▶ _Data_:
"""

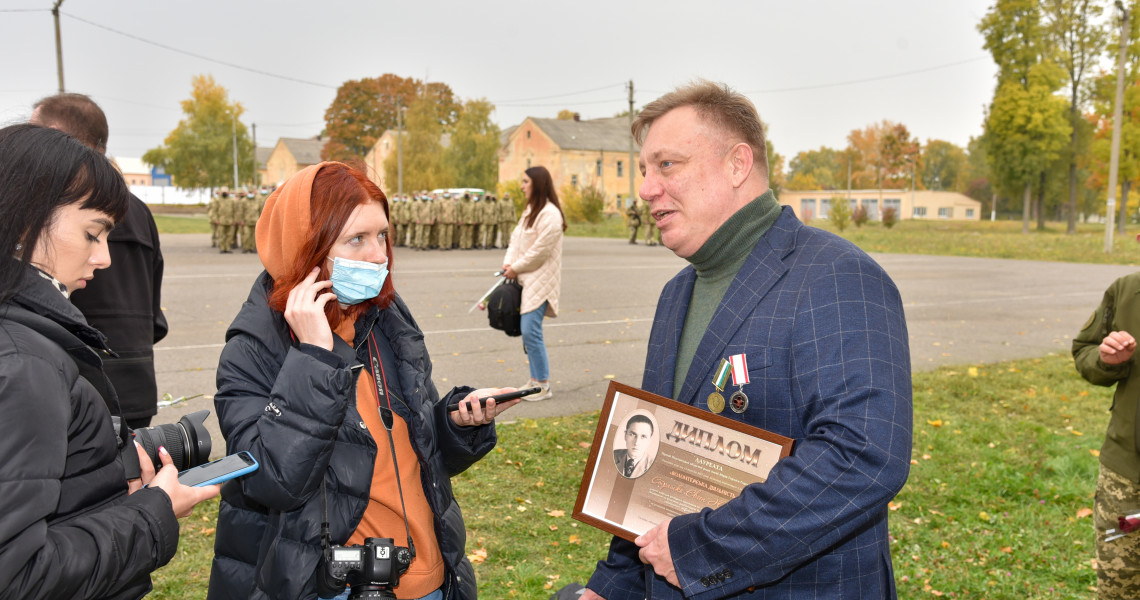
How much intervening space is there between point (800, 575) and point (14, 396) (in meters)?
1.79

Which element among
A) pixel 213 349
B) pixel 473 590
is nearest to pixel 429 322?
pixel 213 349

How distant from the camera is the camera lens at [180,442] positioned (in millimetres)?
2102

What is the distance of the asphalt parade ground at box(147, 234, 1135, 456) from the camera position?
8773 millimetres

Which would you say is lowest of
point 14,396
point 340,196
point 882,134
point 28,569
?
point 28,569

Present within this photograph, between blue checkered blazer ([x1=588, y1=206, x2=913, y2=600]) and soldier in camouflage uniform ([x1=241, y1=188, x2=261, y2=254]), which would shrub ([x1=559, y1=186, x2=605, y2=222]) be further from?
blue checkered blazer ([x1=588, y1=206, x2=913, y2=600])

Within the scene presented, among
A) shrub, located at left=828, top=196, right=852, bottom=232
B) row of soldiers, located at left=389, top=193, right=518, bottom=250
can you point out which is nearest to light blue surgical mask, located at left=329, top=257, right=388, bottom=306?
row of soldiers, located at left=389, top=193, right=518, bottom=250

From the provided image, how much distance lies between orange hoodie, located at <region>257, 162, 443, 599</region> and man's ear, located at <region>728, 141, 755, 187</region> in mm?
1218

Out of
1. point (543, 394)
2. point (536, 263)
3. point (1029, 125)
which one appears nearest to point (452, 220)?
point (543, 394)

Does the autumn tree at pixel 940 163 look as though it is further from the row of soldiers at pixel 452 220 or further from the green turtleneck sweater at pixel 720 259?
the green turtleneck sweater at pixel 720 259

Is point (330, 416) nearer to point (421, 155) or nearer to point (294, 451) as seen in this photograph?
point (294, 451)

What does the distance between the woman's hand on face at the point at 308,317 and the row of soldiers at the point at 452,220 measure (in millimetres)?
26449

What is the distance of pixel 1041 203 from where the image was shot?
183 ft

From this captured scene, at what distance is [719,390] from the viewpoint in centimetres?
211

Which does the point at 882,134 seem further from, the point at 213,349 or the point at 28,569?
the point at 28,569
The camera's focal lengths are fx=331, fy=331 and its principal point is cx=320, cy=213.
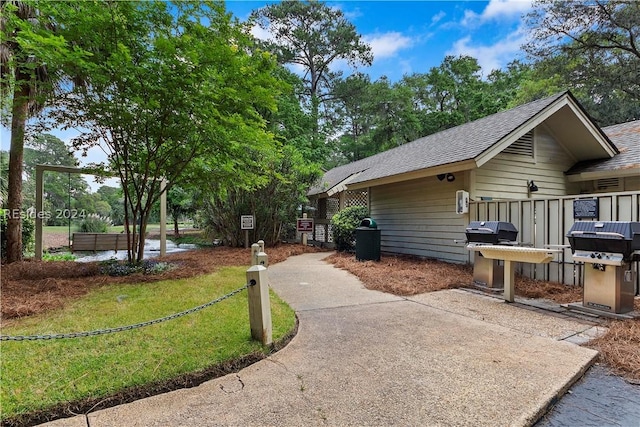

"""

▶ _What you have to do_: Write out every one of the lines above word for word, leaving out the pictures.

▶ _Full output_:
How much intervening space is there between point (800, 575) and point (14, 396) (in meters)?
1.79

Which element among
A) pixel 213 349
B) pixel 473 590
is nearest to pixel 429 322?
pixel 213 349

How distant from the camera is the camera lens at [180,442] positioned (in millimetres)?
2102

What is the distance of the asphalt parade ground at box(147, 234, 1135, 456) from the camera position?
8773 millimetres

Which would you say is lowest of
point 14,396
point 340,196
point 882,134
point 28,569
?
point 28,569

Present within this photograph, between blue checkered blazer ([x1=588, y1=206, x2=913, y2=600]) and soldier in camouflage uniform ([x1=241, y1=188, x2=261, y2=254]), which would shrub ([x1=559, y1=186, x2=605, y2=222]) be further from?
blue checkered blazer ([x1=588, y1=206, x2=913, y2=600])

Within the scene presented, among
A) shrub, located at left=828, top=196, right=852, bottom=232
B) row of soldiers, located at left=389, top=193, right=518, bottom=250
can you point out which is nearest to light blue surgical mask, located at left=329, top=257, right=388, bottom=306?
row of soldiers, located at left=389, top=193, right=518, bottom=250

From the provided image, how much distance lies between orange hoodie, located at <region>257, 162, 443, 599</region> and man's ear, located at <region>728, 141, 755, 187</region> in mm?
1218

Out of
1. point (543, 394)
2. point (536, 263)
3. point (1029, 125)
which one appears nearest to point (452, 220)?
point (543, 394)

Does the autumn tree at pixel 940 163 look as though it is further from the row of soldiers at pixel 452 220 or further from the green turtleneck sweater at pixel 720 259?
the green turtleneck sweater at pixel 720 259

Is point (330, 416) nearer to point (421, 155) or nearer to point (294, 451) as seen in this photograph?
point (294, 451)

What does the distance between the woman's hand on face at the point at 308,317 and the row of soldiers at the point at 452,220 measure (in millimetres)?
26449

What is the distance of pixel 1041 203 from where the image was shot?
183 ft

From this captured scene, at what distance is [719,390] from the viewpoint in centimetres?
211

Which does the point at 882,134 seem further from, the point at 213,349 or the point at 28,569?
the point at 28,569
The camera's focal lengths are fx=331, fy=331 and its principal point is cx=320, cy=213.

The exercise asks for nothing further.